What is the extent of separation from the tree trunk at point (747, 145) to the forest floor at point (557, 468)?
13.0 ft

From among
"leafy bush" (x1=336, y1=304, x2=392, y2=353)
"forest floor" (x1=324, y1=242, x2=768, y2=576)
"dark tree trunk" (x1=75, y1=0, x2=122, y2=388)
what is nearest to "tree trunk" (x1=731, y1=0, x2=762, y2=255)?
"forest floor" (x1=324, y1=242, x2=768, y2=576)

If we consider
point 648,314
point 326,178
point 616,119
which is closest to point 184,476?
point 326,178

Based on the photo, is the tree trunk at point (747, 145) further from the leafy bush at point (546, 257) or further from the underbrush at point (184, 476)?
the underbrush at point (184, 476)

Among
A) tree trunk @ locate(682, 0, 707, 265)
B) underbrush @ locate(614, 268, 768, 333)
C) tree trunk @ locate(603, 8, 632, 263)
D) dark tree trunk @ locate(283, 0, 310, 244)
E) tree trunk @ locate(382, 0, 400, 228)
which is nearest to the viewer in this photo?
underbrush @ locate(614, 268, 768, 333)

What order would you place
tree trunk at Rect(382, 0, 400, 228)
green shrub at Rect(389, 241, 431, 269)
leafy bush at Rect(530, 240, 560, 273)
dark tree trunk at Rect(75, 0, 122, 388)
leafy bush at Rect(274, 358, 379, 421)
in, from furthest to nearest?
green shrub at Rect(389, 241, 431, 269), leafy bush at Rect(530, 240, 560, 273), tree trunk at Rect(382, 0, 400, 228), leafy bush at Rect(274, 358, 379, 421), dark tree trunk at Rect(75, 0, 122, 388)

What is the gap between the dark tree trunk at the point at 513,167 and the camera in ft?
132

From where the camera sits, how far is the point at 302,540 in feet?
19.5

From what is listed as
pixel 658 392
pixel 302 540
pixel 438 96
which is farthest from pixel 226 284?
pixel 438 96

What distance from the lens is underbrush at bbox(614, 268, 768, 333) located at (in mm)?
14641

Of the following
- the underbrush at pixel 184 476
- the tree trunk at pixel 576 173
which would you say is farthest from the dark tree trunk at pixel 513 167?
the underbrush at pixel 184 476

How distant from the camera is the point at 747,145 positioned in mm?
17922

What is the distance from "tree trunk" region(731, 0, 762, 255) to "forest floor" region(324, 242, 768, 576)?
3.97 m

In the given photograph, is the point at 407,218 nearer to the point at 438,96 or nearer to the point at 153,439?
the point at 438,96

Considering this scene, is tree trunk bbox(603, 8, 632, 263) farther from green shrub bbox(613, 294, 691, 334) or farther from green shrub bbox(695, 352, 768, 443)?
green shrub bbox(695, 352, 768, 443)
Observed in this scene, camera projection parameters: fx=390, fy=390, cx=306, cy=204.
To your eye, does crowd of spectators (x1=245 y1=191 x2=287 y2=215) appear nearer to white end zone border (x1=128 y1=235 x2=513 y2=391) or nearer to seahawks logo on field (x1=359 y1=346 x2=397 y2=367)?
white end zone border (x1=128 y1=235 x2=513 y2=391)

··········

Aim: Beginning with the line that contains "In the given", repeat every line through the end of the records and nothing more.

Response to this task:
In the given photograph, is the point at 407,218 nearer to the point at 438,96 or nearer to the point at 153,439?
the point at 438,96

Considering this scene, is tree trunk bbox(603, 8, 632, 263) farther from green shrub bbox(613, 294, 691, 334) or farther from green shrub bbox(695, 352, 768, 443)?
green shrub bbox(695, 352, 768, 443)
Observed in this scene, camera projection parameters: fx=390, fy=390, cx=306, cy=204.
To your eye, does crowd of spectators (x1=245 y1=191 x2=287 y2=215) appear nearer to white end zone border (x1=128 y1=235 x2=513 y2=391) or nearer to seahawks logo on field (x1=359 y1=346 x2=397 y2=367)?
white end zone border (x1=128 y1=235 x2=513 y2=391)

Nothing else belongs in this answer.